Does you anndata object have the obs column 'sample'? Could you show the output of just writing adata in your console?

Zifeng-L commented 4 years ago

你好

您的andata对象是否具有该obs'sample'?您能否显示仅adata在控制台中编写的输出?

AnnData object with n_obs × n_vars = 23120 × 25905 obs: 'sample', 'sample_id', 'n_counts', 'log_counts', 'n_genes', 'mt_frac', 'size_factors' var: 'gene_id', 'n_cells' uns: 'sample_colors', 'log1p' layers: 'counts'

LuckyMD commented 4 years ago

Could you try running adata.obs['sample'] = adata.obs['sample'].astype('category') and then running again?

Zifeng-L commented 4 years ago

adata.obs['sample'] = adata.obs['sample'].astype('category')

I tried recently, unluckily, the error was still exist.

LuckyMD commented 4 years ago

This is quite strange.

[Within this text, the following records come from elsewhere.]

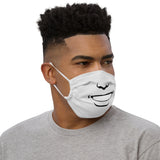 Superhero Face Mask - sizzlets apparel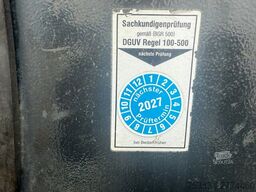 Bomag BPR 100/80 D | Plate compactor | inspection til...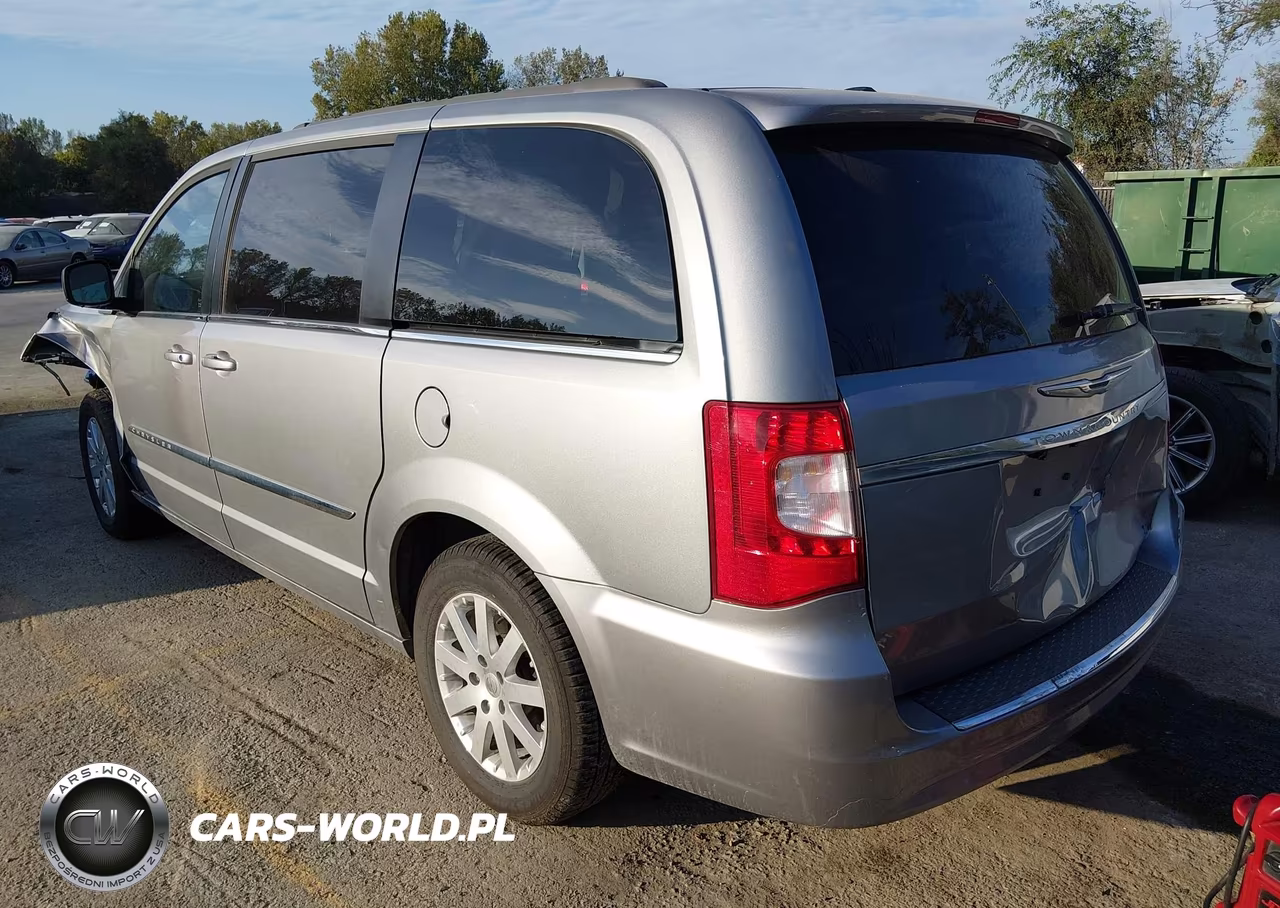 2014 Chrysler Town & Country Touring VIN:2C4RC1BG5ER374275 - 3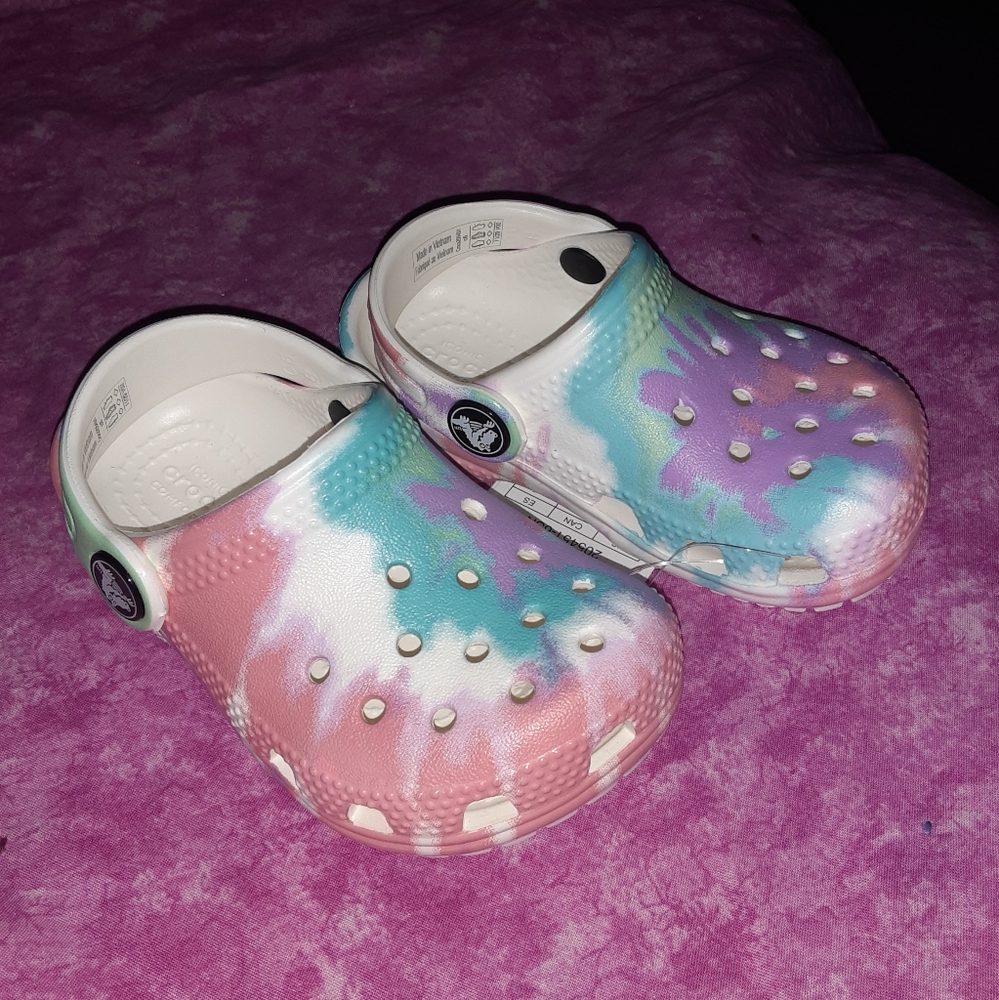 Toddler Crocs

Do your samples all cover multiple cells, or is there some samples without any cells remaining after filtering? It would be helpful if you had a minimal reproducible example for this. Can you reproduce this error with for example sc.datasets.pbmc68k_reduced()?

LuckyMD commented 4 years ago

Given no further replies, I will close this issue.